Dear Walking Simulator,
If anyone had asked me several years ago why I play video games, I would have given them my answer without hesitation: the stories. There was a thrill in becoming immersed in a world and its characters, an eagerness in finding out what would happen to them next. Action and gameplay were important in their own ways, of course they were; but if a title didn’t have a strong narrative to hold it together it wouldn’t capture my attention.
That’s why it felt like fate when we met. Other gamers criticised you for your shortcomings but it was as if my dreams had come true – the one thing I wanted wrapped up in a pretty package. I completed Gone Home in one sitting, feeling unnerved at entering the abandoned house and struggling to prevent a tear from falling at the end. I failed to do the same with To The Moon and spent a rainy afternoon sobbing my heart out like a child. I explored the village of Yaughton in Everybody’s Gone to the Rapture, soaking up every inch of its lonely beauty.
And I loved every moment.
But over time, what I want from our relationship is changing. I told you earlier this week that I’ve begun to question outlandish storylines and certain mechanics in old adventure games and a similar thing is starting to happen with other genres too. This is strange because I’ve loved video games for their stories for so long – ever since finding The Secret of Monkey Island as a nine-year-old – and at one point I couldn’t imagine loving them as much for anything else.

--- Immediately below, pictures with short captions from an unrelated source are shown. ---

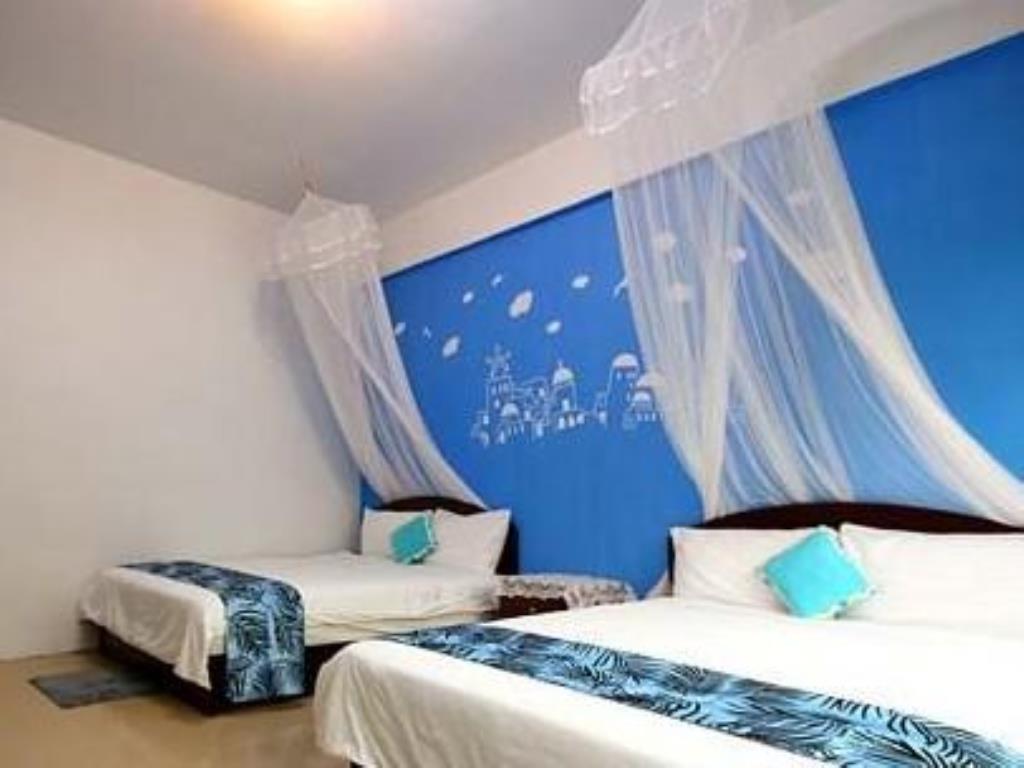 日春民宿(Rihchun Homestay)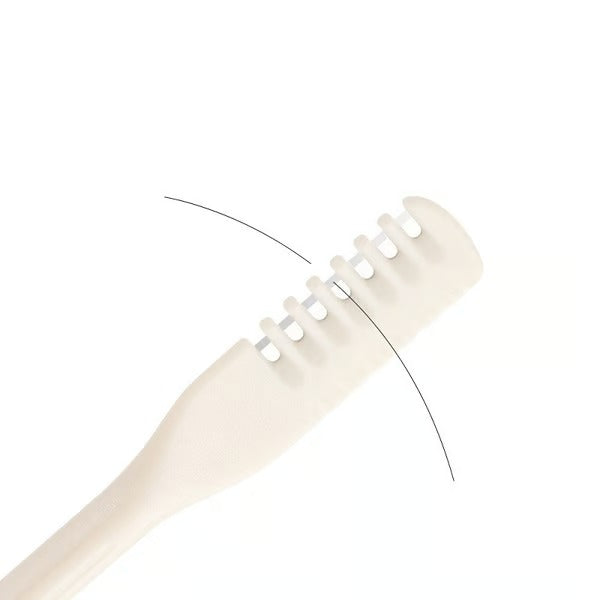 TrimMaster™ — Master Your Look with Pain-Free Precision Grooming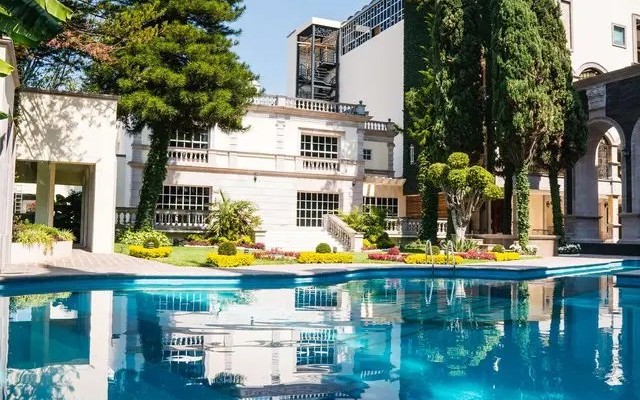 Hotel & Spa Mansion Solis by HOTSSON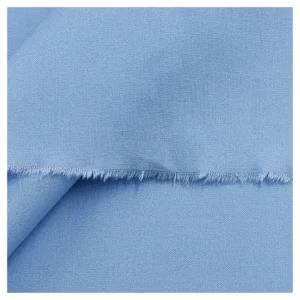 A2134 High Quality Australian Cotton Fabric for Women Dress Polyester Cotton Poplin Fabric Shirt Fabric Woven Plain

But less and less do I want to be a passive spectator. It’s no longer so appealing to simply follow your path and not have some input into or effect on its outcome (or at least feel as if I do): I want to get involved, make decisions, believe I’m having an impact on the situation. I’m not saying I need to be setting off explosions and blowing-up zombies every time we’re together, but I miss the challenge you’re unable to provide.
Maybe this has something to do with my current state of mind. When we first met, I was in a bad relationship with a job I despised and your digital tales were a distraction from the negativity in my life. But taking important steps to change those areas made me realise I’m able to overcome any obstacle thrown at me and I’m now ready to face a similar level of challenge in my gaming experiences. I could be overthinking this after a long day at work… but it feels though our time together is drawing to an end.
You brought me amazing stories and changed the way I viewed narratives within gaming. You showed me that video games are capable of evoking deep feelings and putting the player into the shoes of someone completely different from themselves. You inspired other genres to up-their-narrative-game, and I now have access to multifaceted experiences that provide challenge and decision alongside wonderful plotlines.
I know you feel it too, Walking Simulator. It was great while it lasted but our relationship has run its course. It’s not you, it’s me: I’ll always appreciate what you did for me and will remember you fondly, and it’s now time for me to see what else the world has to offer.
I have to go. There’s a pretty little RPG waiting for me, and he’s holding out the controller.